When a natural-language turn produces recorded browser actions, the
prompt is kept as a `//` comment above those actions.
## 5. Running deterministically
```console
./lightpanda agent hn_login.js
```
No `--provider`, no LLM, no token spend. The saved script runs top
to bottom against a fresh browser. This is the form you want for
regression tests and CI. From inside the REPL, `/load hn_login.js`
runs the same script against the current session.
A JavaScript script does not print its final expression automatically.
The recorded `extract(...)` call returns a local JavaScript value, so
edit the final line when you want replay output:
```js
const topStories = extract({
topStories: [{
selector: ".athing",
fields: {
rank: ".rank",
title: ".titleline > a",
url: { selector: ".titleline > a", attr: "href" }
}
}]
});
console.log(JSON.stringify({ topStories }, null, 2));
```
Run it again and stdout is clean JSON:
```console
./lightpanda agent hn_login.js > stories.json
```
`/login` and `/acceptCookies` are REPL-only LLM triggers. A script
saved with `/save` never contains them; `/save` captures the resulting
browser tool calls instead. Lines that are neither slash commands nor
comments are also REPL-only conveniences, not script syntax.
## 6. Local JavaScript logic
Agent scripts run in a separate JavaScript context from the web page.
There is no `window`, `document`, DOM API, `require`, `process`, or
Node standard library in that context. Browser interaction happens
through the installed primitives, and `extract(...)` is the usual way
to move page data into local script logic.
For example, turn the extraction result into a smaller report without
running any page-side JavaScript:
```js
goto("https://news.ycombinator.com");
const topStories = extract({
topStories: [{
selector: ".athing",
limit: 5,
fields: {
rank: ".rank",
title: ".titleline > a",
url: { selector: ".titleline > a", attr: "href" }
}
}]
});
const report = topStories.map((story) => ({
rank: story.rank,
title: story.title,
url: story.url
}));
console.log(JSON.stringify({ report }, null, 2));
```
Use the `eval(...)` primitive only when you intentionally want to run a
string in the current page's JavaScript context. Page eval cannot see
agent variables or call `goto`, `extract`, and the other agent
primitives.
## 7. Same flow, external agent (MCP)
Everything above used Lightpanda's built-in agent. If you're driving
Lightpanda from a different agent (Claude Code, a custom MCP client,
your own harness), use `lightpanda mcp` instead — same browser tools,
no API key on the Lightpanda side, the calling agent supplies the
LLM.
Register the server with your MCP client:
```json
{
"mcpServers": {
"lightpanda": {
"command": "/path/to/lightpanda",
"args": ["mcp"]
}
}
}
```
### Save a script over MCP
The MCP server has no LLM of its own — your external agent is the brain.

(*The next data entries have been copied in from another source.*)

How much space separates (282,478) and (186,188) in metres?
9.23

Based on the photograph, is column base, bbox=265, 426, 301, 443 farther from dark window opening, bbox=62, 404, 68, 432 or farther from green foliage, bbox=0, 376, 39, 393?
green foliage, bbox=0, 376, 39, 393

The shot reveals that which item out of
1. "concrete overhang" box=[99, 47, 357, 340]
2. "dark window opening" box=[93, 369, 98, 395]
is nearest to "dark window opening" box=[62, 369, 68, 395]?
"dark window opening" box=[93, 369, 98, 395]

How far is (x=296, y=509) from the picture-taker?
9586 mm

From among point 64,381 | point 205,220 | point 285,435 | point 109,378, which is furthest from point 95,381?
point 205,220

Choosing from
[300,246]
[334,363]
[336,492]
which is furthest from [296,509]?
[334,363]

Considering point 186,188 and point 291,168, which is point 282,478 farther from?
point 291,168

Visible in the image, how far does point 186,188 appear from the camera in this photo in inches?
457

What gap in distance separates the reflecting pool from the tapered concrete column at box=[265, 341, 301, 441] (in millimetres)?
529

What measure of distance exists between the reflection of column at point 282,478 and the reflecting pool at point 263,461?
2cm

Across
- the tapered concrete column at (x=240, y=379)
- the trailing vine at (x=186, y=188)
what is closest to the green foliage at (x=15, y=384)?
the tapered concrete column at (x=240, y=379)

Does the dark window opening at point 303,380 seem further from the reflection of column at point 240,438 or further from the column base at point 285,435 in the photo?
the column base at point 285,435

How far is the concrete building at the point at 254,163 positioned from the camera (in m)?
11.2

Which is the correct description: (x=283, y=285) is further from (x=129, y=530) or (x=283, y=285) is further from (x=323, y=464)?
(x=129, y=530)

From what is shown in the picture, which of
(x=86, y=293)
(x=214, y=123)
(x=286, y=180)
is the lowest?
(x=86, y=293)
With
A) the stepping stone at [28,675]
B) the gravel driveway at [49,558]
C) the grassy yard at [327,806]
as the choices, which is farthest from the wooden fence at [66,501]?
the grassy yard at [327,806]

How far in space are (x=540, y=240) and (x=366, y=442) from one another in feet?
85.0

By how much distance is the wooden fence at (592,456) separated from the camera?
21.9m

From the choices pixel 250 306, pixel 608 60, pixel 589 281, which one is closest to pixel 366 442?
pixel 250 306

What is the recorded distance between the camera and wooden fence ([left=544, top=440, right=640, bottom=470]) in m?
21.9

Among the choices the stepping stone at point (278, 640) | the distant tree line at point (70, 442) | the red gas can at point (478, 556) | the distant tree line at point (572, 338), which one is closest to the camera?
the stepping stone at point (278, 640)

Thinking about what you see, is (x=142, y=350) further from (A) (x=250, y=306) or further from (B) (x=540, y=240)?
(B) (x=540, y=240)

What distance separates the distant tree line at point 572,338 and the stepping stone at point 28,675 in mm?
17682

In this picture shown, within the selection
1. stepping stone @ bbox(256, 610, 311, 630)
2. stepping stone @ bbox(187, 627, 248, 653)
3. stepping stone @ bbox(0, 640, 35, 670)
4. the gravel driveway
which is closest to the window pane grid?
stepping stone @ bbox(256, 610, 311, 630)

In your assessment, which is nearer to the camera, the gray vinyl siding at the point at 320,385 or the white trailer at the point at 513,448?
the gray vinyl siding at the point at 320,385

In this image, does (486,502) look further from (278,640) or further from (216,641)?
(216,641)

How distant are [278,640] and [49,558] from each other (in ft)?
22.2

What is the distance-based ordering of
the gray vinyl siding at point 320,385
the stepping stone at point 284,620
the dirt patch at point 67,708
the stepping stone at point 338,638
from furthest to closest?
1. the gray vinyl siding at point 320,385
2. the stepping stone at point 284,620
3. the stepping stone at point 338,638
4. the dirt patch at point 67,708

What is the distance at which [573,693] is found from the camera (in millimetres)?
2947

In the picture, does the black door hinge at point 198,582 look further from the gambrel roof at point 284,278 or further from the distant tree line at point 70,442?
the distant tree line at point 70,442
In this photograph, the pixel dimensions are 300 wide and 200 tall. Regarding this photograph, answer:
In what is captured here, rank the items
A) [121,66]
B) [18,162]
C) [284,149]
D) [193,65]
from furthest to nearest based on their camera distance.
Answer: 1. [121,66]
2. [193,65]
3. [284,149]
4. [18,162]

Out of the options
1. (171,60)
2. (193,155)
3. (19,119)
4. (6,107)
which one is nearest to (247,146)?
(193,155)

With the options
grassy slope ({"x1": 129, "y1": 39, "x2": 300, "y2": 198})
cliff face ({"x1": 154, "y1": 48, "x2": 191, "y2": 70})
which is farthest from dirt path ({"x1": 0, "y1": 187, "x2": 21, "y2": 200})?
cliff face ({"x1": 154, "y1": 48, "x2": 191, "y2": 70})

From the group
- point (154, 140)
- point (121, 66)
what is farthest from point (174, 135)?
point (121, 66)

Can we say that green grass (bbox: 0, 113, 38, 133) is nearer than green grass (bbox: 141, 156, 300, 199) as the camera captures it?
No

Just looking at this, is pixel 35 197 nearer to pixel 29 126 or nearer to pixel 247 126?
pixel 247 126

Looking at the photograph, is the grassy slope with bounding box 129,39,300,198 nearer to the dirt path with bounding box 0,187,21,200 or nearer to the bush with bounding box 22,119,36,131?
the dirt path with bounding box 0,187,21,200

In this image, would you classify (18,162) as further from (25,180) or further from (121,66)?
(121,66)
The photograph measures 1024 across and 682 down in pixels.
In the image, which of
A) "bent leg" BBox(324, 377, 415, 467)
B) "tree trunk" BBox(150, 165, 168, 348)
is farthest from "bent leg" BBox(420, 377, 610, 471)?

Drive the browser with the usual tools, then hand back a script with the
`save` tool:
1. Run the browser tools you'd call anyway: `goto`, `fill`, `click`,
`waitForSelector`. The server resolves `$LP_*` placeholders inside the
subprocess, so credentials never reach your agent's context.
2. When the task is done, synthesize a `.js` script from the steps that
mattered — call the builtins as JavaScript functions with the same
object arguments — and call `save { "path": "hn_login.js", "script":
"goto(\"...\");\n..." }`. The path must be relative and free of `..`;
the response reports the absolute location and line count.

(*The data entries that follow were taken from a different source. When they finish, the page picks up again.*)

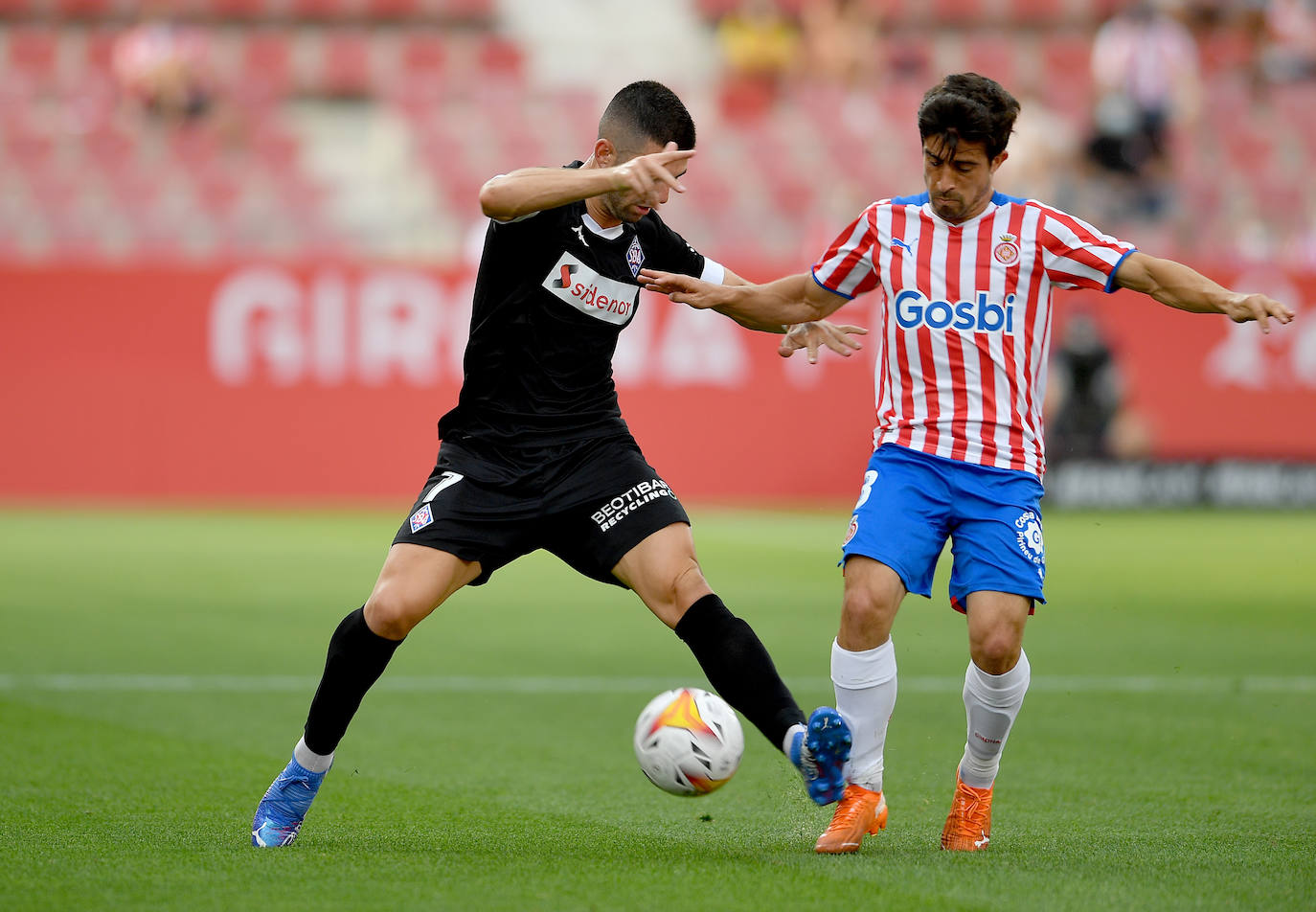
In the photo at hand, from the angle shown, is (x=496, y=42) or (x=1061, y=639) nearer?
(x=1061, y=639)

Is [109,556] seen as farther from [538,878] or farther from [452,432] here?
[538,878]

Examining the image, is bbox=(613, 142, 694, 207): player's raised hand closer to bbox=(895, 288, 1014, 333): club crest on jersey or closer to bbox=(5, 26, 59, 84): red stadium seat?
bbox=(895, 288, 1014, 333): club crest on jersey

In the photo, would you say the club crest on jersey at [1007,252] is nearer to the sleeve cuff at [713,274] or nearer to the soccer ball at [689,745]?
the sleeve cuff at [713,274]

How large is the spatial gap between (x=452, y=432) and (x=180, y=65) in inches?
632

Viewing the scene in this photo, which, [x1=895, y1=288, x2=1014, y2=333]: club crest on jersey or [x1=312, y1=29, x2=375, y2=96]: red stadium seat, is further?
[x1=312, y1=29, x2=375, y2=96]: red stadium seat

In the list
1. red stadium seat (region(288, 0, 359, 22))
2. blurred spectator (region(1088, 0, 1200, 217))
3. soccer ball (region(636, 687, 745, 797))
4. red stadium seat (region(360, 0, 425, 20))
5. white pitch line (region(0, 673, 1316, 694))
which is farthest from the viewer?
red stadium seat (region(360, 0, 425, 20))

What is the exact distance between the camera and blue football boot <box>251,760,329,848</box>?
185 inches

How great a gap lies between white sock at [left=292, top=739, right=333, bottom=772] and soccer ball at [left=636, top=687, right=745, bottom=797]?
0.89 metres

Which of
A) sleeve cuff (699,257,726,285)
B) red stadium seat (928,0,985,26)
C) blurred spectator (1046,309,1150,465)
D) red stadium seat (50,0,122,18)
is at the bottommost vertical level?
blurred spectator (1046,309,1150,465)

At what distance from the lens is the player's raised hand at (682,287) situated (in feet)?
16.6

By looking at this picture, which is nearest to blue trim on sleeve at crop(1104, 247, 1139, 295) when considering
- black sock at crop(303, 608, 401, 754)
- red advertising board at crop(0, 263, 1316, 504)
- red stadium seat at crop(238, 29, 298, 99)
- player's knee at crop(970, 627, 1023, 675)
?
player's knee at crop(970, 627, 1023, 675)

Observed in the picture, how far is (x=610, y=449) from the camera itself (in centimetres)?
514

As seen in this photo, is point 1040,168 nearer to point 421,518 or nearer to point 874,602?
point 874,602

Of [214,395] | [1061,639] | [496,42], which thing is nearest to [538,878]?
[1061,639]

The `save` tool's description carries the same guidance the REPL's
`/save` gives its LLM (prefer builtins, drop dead-ends, keep `$LP_*`
placeholders), and any literal `LP_*` value is scrubbed back to its
placeholder before the file is written. The output uses the same
JavaScript format as `/save hn_login.js` from section 4 and runs
unmodified:
```console
./lightpanda agent hn_login.js
```
## Where to go next
- [agent.md](agent.md) — full reference: every flag, every slash
command, every browser tool, plus the security model and
auto-detection rules.
- [agent-script.md](agent-script.md) — JavaScript runtime, primitives,
return values, and complete script examples.
- `lightpanda mcp --help` and `lightpanda agent --help` — current
flag listings straight from the binary.